Toutes ces questions ne sont pas réservées à des « spécialistes » ni aux dirigeants des syndicats. Elles méritent d’être largement débattues dans toutes les instances syndicales.
(1) Bernard Thibault, le Secrétaire général de la CGT militait pour le OUI, contre l’avis de 80 % de son CCN et l’avis très largement majoritaire des adhérents. Cette fois, la CGT a voté OUI à la nouvelle Charte. La secrétaire générale de la CGT, Sophie Binet a fait cette étrange déclaration pleine de zèle co-constructif : « Toutes les avancées européennes de la dernière période sont issues de nos luttes coordonnées par la CES ». (Source site national CGT).

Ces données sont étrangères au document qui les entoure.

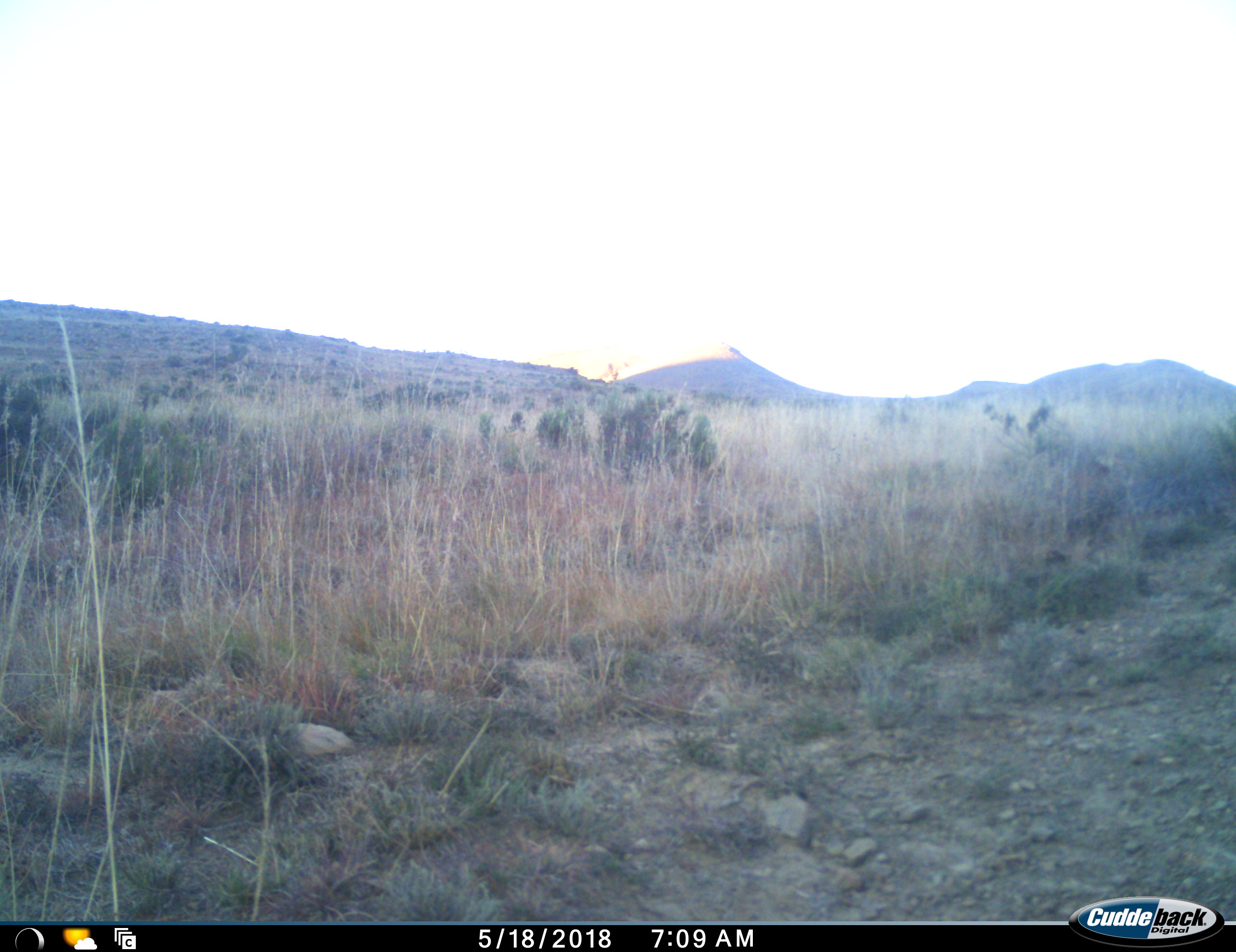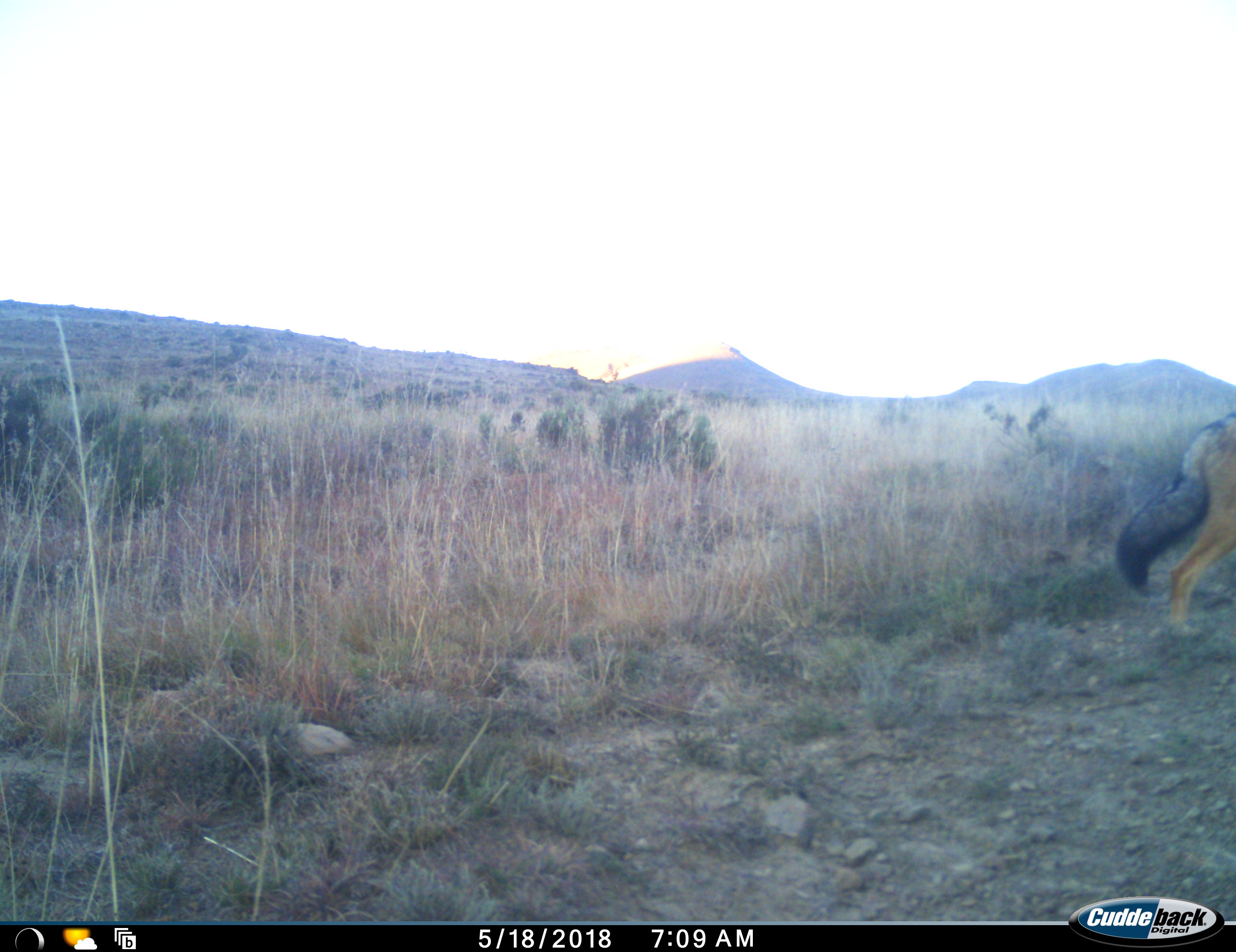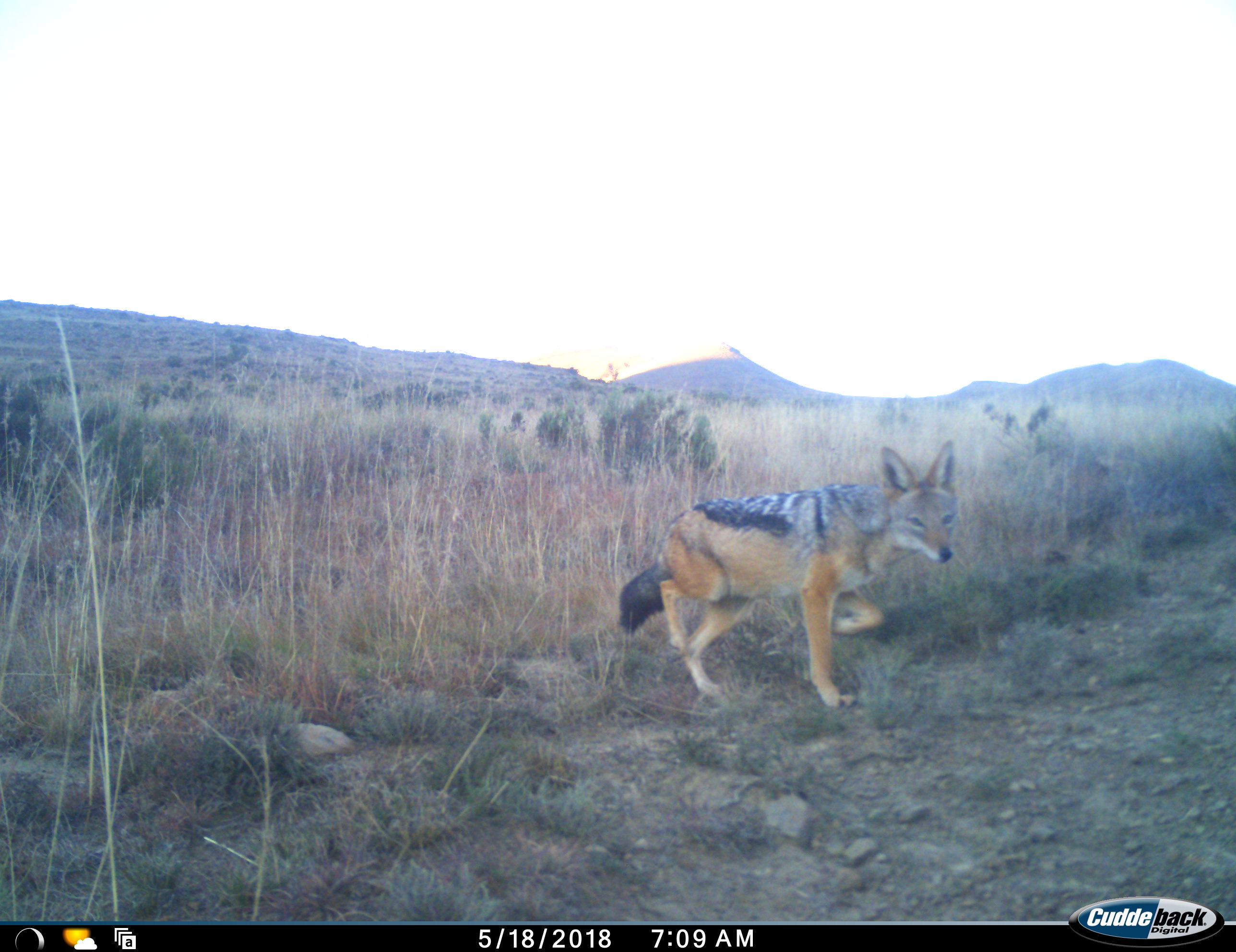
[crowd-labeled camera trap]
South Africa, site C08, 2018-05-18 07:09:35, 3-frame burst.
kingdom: Animalia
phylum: Chordata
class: Mammalia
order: Carnivora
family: Canidae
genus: Lupulella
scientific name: Lupulella mesomelas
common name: black-backed jackal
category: jackalblackbacked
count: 1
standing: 0%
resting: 0%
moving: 100%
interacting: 0%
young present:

(2) Est-ce seulement un hasard si le mouvement « EN MARCHE » a lui aussi sa « Charte des Valeurs » qui rassemblerait les « progressistes » opposés aux autres, les « populistes » ? Le Bien contre le Mal …
(3) « Protéger le modèle social français : Le dialogue social. Méthode privilégiée du Gouvernement, le dialogue social a permis en deux ans des avancées concrètes : réforme des retraites, de la formation professionnelle, sécurisation de l'emploi... Présentée en Conseil des ministres le 22 avril 2015 et adoptée définitivement par le Parlement le 23 juillet, la loi relative au dialogue social et à l'emploi a été validée le 13 août par le Conseil constitutionnel. Une décision qui ouvre la voie à une rénovation en profondeur du dialogue social dans notre pays et œuvre en faveur de l’emploi et de l’activité ». (Source : site du gouvernement).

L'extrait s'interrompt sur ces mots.